Finding Patterns in Multiple Dice Rolls: A Simple Solution

[rbzima]

So, I'm having trouble seeing a pattern in this small analysis and was wondering if anyone might be able to lend a hand.

Suppose I toss a die with a result of n points. Then, whatever those n points are determines the number of dice you throw a second time. If the sum of your second throw is under 12, you lose, if it's 12, you win nothing, and if it's higher than 12, you win.

I have all the probabilities of 3 dice, but was wondering if there's a simpler way of finding the other probabilities? Since there are 18 possible numbers with 3 dice, I found that the triangular numbers starting with P(rolling a 3) for three dice is obviously 1/216, then P(rolling a 4) with 3 dice is 3 ways. Am I right to assume that there are then 6 ways for P(rolling a 5) and 10 ways for P(rolling a 6) until I reach the P(rolling a 9) because at that point the numbers are different as a result of having only six sided dice. Is there any way I might be able to see the others until I'm up to 6 dice.

I realize its far easier to find the lower numbers as I use more dice. Am I right to conclude this works for all scenarios up till 6 dice?

 

[robert Ihnot]

I have, I think a simple way. Given one die, we have \sum_1^6 j=21. Dividing by 6 gives the average value of 3.5.

We can just start with that. Thus tossing a die gives the likelyhood of 3.5, which means half the time it is 3 and half the time it is 4, probably. So that on the whole we arrive at \frac{3(3.5)+4(3.5)}{2} =(3.5)^2 =12.25. (If in one case it was 2 and 5 rolls, it would average out to the same value above.)

 

[rbzima]

I have, I think a simple way.
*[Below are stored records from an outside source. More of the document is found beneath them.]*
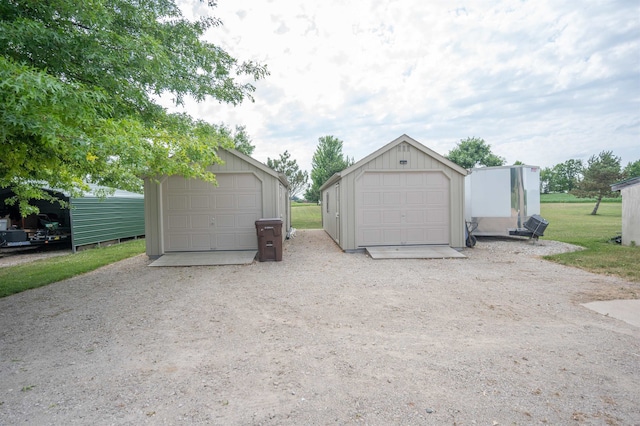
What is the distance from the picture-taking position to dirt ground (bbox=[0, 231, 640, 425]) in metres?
2.34

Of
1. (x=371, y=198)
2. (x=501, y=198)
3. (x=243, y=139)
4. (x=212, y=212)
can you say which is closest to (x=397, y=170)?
(x=371, y=198)

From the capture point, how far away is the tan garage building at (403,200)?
396 inches

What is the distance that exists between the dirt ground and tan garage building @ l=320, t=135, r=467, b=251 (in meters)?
3.84

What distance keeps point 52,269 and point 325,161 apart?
2483 centimetres

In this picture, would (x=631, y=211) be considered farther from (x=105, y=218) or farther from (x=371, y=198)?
(x=105, y=218)

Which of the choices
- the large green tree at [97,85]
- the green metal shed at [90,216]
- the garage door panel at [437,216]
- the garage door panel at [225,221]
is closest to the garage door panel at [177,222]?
the garage door panel at [225,221]

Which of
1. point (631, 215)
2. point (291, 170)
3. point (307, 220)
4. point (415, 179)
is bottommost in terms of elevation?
point (307, 220)

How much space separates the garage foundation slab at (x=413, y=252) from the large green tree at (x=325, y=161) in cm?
2045

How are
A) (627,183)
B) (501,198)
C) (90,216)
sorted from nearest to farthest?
1. (627,183)
2. (501,198)
3. (90,216)

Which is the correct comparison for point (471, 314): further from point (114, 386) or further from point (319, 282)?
point (114, 386)

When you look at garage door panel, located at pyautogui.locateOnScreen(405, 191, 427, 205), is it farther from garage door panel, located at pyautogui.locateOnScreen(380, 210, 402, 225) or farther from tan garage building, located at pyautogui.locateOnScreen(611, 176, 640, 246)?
tan garage building, located at pyautogui.locateOnScreen(611, 176, 640, 246)

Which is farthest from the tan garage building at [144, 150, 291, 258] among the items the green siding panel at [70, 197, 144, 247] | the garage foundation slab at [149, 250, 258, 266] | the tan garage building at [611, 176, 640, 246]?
the tan garage building at [611, 176, 640, 246]

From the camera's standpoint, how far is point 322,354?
129 inches

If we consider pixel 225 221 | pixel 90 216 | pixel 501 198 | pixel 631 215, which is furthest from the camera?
pixel 90 216
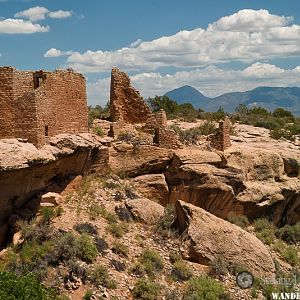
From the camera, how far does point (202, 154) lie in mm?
18625

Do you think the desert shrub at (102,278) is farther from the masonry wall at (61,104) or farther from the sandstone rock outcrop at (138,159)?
the sandstone rock outcrop at (138,159)

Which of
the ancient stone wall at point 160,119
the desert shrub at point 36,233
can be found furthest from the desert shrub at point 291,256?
the desert shrub at point 36,233

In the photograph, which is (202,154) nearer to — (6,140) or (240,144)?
(240,144)

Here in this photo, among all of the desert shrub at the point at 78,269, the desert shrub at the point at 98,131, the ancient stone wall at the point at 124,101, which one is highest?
the ancient stone wall at the point at 124,101

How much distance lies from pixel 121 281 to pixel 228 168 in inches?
265

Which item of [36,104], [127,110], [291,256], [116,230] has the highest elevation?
[36,104]

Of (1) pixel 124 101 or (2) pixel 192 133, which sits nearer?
(1) pixel 124 101

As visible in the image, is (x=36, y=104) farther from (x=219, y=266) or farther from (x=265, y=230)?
(x=265, y=230)

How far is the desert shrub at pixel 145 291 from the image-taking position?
13.4 meters

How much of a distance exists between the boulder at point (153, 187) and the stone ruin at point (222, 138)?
2538mm

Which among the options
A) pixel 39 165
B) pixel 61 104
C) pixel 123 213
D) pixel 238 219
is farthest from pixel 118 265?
pixel 238 219

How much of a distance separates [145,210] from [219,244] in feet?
9.07

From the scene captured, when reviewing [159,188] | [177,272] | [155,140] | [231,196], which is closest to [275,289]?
[177,272]

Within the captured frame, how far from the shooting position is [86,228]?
50.0 ft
Given one die, we have \sum_1^6 j=21. Dividing by 6 gives the average value of 3.5.

We can just start with that. Thus tossing a die gives the likelyhood of 3.5, which means half the time it is 3 and half the time it is 4, probably. So that on the whole we arrive at \frac{3(3.5)+4(3.5)}{2} =(3.5)^2 =12.25. (If in one case it was 2 and 5 rolls, it would average out to the same value above.)

NM, this is actually incorrect. I found an neat and easy way to solve this problem. The thing is, I need all the probabilities of multiple dice in play at the same time, and expected value is simply the payout times whatever the various probabilities are. It's alright though, because I found a nice pattern with the probabilities with 1 dice and 2 dice, and I tested it for 3 dice and sure enough, it works. Thanks for the suggestion though!